**TO BE DONE:**
1) Can you repeat the text on Russia and the Nordic states from "In the Russian" up to and including "China and Russia."?
2) Can you pick up the text on Russia and the Nordic states after its last sentence and carry it on?

The paper first examines Russia’s discursive frames for Northern Europe and how they have changed over the years; the primary sources consist of the Russian foreign ministry’s web archive material on bilateral relations between Russia and the Nordic states in 2012–2021. After that, the paper studies the extent to which Russia’s actual policies reflect the discursive framing in the areas of territorial issues, security, and country-specific economic and other interests.

'Good neighbourly relations'

In the Russian context, the Nordic states are commonly seen merely as small states in the wider European context. In Russia’s understanding, small state sovereignty is always relative, and smaller states need to negotiate its practical limits with great powers such as the US, China and Russia.

Reflecting this point, Russian Foreign Ministry statements on the Nordic states between 2012 and 2021 highlight that the Nordic countries and Russia need to maintain ‘good neighbourly relations’. This concept is often explained as ‘mutual respect’ and the ‘observance of principles of international law’ between neighbours. During the Soviet times, ‘respect’ and ‘principles of international law’ meant that outsiders should not interfere in or criticise the Soviet Union’s human rights violations or other aspects of its policies.

Some of this is still ingrained in Russia’s understanding of the concept: open criticism towards its violations of international norms is often met with accusations of ‘Russophobia’, or a ‘destructive’ or an ‘anti-Russian’ approach. These labels are useful because they can be applied to almost any act, as there is no specific criteria for what they mean. Behaving ‘responsibly’ and maintaining trust is primarily the responsibility of smaller neighbouring states. In Russia’s view, ‘constructive’ and ‘pragmatic’ behaviour means that neighbouring countries should fulfil expectations and responsibilities as Russia understands them.

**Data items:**
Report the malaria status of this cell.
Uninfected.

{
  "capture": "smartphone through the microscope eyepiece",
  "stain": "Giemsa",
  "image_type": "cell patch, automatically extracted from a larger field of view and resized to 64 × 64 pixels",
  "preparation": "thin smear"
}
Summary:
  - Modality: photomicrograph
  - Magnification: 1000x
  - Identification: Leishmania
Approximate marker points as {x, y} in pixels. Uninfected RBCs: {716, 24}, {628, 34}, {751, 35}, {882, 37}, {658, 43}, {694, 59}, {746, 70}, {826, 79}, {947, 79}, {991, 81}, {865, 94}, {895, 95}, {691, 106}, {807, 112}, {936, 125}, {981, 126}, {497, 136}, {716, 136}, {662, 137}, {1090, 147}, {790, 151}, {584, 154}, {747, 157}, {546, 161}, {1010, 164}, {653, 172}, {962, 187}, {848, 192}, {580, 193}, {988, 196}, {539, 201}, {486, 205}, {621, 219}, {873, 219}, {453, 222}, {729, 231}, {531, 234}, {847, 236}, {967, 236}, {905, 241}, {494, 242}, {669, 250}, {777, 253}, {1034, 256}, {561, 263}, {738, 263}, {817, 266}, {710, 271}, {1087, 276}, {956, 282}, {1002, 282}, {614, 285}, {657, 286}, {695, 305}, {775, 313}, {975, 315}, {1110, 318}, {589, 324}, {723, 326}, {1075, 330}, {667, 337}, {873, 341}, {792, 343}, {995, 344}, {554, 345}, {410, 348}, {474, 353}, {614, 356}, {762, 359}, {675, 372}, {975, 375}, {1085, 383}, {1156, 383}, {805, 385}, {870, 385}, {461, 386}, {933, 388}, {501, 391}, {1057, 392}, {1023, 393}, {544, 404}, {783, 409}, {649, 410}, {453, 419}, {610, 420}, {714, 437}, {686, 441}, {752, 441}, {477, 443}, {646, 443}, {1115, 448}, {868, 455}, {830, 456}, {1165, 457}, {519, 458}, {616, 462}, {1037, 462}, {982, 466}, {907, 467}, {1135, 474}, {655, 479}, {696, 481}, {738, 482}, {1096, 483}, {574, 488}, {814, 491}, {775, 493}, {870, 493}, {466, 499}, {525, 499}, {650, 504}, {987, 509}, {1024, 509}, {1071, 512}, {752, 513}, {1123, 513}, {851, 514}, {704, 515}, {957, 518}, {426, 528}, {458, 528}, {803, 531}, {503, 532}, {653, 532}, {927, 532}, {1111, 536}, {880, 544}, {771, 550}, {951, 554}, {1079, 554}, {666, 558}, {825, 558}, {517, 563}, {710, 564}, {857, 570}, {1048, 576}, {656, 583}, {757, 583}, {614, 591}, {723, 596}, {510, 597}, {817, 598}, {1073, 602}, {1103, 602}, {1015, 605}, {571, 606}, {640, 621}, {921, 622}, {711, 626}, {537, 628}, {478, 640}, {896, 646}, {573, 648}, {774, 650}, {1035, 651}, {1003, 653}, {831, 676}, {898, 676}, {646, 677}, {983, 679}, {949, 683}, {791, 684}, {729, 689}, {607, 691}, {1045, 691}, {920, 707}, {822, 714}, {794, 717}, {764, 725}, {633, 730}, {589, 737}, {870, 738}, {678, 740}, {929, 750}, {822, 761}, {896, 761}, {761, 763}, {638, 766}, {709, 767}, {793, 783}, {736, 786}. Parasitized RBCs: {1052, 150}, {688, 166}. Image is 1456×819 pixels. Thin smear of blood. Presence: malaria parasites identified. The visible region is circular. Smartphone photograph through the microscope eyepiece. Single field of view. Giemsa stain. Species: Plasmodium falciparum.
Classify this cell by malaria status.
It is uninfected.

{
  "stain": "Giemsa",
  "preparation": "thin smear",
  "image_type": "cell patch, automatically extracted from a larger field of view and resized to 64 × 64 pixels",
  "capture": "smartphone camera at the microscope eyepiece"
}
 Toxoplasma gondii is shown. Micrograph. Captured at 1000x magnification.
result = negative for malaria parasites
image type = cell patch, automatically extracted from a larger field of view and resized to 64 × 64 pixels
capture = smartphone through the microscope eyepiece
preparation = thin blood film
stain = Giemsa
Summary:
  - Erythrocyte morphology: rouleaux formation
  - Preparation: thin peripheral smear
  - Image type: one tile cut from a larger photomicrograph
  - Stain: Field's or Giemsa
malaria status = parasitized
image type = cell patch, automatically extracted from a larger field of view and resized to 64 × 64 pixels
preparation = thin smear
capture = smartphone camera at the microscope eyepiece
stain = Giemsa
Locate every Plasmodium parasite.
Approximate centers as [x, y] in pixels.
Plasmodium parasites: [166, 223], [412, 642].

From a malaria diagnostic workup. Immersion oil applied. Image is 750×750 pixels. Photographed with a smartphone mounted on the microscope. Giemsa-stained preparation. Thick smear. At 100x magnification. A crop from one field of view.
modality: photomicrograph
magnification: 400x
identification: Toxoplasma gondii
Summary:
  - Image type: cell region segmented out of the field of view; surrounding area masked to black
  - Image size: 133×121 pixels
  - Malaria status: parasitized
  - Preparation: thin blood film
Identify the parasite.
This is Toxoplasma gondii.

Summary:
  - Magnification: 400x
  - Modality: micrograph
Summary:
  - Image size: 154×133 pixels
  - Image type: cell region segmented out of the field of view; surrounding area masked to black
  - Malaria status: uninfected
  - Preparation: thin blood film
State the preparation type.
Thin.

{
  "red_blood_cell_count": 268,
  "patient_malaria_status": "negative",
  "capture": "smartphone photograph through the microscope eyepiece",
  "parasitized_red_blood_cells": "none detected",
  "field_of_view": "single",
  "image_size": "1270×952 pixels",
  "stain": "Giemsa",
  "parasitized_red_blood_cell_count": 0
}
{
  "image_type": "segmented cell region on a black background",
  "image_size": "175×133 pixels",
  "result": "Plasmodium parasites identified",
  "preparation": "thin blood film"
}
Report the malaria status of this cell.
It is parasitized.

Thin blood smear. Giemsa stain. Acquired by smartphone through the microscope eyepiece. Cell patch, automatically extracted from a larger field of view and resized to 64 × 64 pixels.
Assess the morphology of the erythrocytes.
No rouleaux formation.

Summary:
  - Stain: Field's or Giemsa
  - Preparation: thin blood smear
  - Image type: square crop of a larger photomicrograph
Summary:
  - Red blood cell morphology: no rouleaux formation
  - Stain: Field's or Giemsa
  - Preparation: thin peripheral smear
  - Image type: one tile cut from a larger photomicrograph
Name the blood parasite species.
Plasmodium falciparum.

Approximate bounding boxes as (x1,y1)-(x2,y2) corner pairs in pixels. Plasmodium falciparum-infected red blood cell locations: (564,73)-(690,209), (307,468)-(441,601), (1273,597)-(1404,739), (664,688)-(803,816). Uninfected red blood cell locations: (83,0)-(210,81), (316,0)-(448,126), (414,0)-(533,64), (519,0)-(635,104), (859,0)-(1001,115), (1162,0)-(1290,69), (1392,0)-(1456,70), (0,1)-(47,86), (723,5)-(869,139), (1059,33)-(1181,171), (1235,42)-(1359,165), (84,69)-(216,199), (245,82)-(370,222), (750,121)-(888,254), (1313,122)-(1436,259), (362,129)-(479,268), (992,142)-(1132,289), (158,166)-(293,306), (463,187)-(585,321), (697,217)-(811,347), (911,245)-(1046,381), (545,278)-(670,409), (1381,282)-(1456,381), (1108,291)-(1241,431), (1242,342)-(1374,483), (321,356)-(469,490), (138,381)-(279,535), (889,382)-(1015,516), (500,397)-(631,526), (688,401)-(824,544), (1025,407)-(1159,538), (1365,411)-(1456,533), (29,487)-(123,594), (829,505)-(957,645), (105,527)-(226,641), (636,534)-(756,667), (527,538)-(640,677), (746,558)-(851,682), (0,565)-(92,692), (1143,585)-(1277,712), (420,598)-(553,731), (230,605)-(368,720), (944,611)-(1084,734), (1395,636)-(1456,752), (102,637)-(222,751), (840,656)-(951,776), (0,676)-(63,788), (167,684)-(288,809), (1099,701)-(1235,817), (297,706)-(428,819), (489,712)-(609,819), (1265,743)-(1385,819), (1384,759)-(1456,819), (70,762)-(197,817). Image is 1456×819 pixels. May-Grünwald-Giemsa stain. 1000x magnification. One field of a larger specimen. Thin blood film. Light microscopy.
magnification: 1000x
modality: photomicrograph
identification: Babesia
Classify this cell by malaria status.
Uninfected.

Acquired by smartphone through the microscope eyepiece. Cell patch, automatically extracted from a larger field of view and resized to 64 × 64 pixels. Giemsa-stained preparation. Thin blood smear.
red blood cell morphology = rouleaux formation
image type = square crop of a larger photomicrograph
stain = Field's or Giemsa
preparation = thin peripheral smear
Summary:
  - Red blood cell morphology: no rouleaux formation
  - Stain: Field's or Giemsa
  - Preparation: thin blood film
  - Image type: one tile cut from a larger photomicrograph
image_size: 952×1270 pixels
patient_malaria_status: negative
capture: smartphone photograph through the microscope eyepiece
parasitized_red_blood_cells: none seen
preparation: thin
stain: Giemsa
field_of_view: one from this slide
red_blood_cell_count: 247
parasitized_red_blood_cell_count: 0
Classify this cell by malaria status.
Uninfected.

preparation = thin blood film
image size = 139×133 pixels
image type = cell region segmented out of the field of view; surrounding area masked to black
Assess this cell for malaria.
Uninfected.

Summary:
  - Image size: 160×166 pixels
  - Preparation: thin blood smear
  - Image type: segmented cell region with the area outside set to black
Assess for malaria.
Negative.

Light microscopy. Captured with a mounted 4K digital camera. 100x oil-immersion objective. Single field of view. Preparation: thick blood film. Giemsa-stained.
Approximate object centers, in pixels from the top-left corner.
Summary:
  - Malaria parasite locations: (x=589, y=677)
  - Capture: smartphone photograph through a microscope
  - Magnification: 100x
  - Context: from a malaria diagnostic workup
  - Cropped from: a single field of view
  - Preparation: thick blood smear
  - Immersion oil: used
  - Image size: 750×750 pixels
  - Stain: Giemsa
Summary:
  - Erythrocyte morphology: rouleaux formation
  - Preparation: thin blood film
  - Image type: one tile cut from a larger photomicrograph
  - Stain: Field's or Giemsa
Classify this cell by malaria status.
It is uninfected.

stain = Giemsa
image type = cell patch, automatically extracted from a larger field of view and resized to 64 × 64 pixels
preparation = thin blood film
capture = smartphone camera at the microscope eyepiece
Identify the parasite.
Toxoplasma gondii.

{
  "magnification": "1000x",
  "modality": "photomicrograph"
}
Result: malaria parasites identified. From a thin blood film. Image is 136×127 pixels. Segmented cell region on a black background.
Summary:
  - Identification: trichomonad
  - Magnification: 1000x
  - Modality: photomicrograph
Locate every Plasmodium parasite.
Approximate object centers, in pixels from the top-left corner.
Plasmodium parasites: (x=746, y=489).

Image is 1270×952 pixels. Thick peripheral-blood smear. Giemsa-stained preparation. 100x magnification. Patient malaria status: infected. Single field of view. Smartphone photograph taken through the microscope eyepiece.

**ANSWERS TO EACH TASK:**
1)
In the Russian context, the Nordic states are commonly seen merely as small states in the wider European context. In Russia’s understanding, small state sovereignty is always relative, and smaller states need to negotiate its practical limits with great powers such as the US, China and Russia.

2)
Correspondingly, when a state deviates from a course that Russia prefers, it is accused of unconstructive behaviour that violates – if not legal then at least ‘political’ – obligations towards Russia. Russia claims to merely mirror the choices made by small states: positive, constructive action is reciprocated, whereas destructive policy justifies countermeasures. Figure 1 shows how Russia’s Foreign Ministry uses these signifiers to frame its ideal for bilateral relations with Nordic countries, and its negative counterpart.

Figure 1. Russia’s views on a ‘good’ and ‘non-good’ neighbour.
Source: Authors’ resesarch based on Russian Foreign Ministry’s publication material 2012-2021.

Not surprisingly, out of the three Nordic states examined in this paper, Sweden has traditionally attached the least importance to ‘good neighbourly relations’ with Russia. Not sharing a border with Russia, and not having fought in the Second World War with or against the Soviet Union, makes the relationship less complex and more distant. Norway and Finland both share a border with Russia, and have notably more engagement with the country. Norway has about 200 km of land border and almost 1,700 km of maritime boundary with Russia, while Finland has over 1,300 km of land border.

Norway imposed restrictions prohibiting the deployment of nuclear weapons and permanent allied forces on its territory during the Cold War in order to reduce tensions with Russia. Oslo has also actively developed bilateral cooperation with the Soviet Union and later Russia in areas such as  cross-border contacts, resource extraction, and fisheries. The Barents Euro-Arctic Council and the agreement on the delimitation zone in the Barents Sea with Russia in 2010 are some of the great successes of Norwegian post-Cold War foreign policy. Only since Russia’s annexation of Crimea, and its increasing militarisation of the High North has Norway agreed to a rotational presence of US marines in central Norway (2017–2020) and the holding of multinational exercises in the High North.

Finland has the closest and most nuanced relationship with Russia. Maintaining good neighbourly relations was a lifeline for Finland after the Second World War, and hence it developed a distinctive version of neutrality where it constantly anticipated Russia’s reactions to its foreign – and sometimes internal – policy moves. Although the relationship with Russia is fundamentally different now, anticipation of Russia’s reactions is reflected in the Finnish foreign policy style. Furthermore, the level of activity and density of political and economic links between Finland and Russia stand out in a Nordic comparison (on economic links, see Figure 2 and 3).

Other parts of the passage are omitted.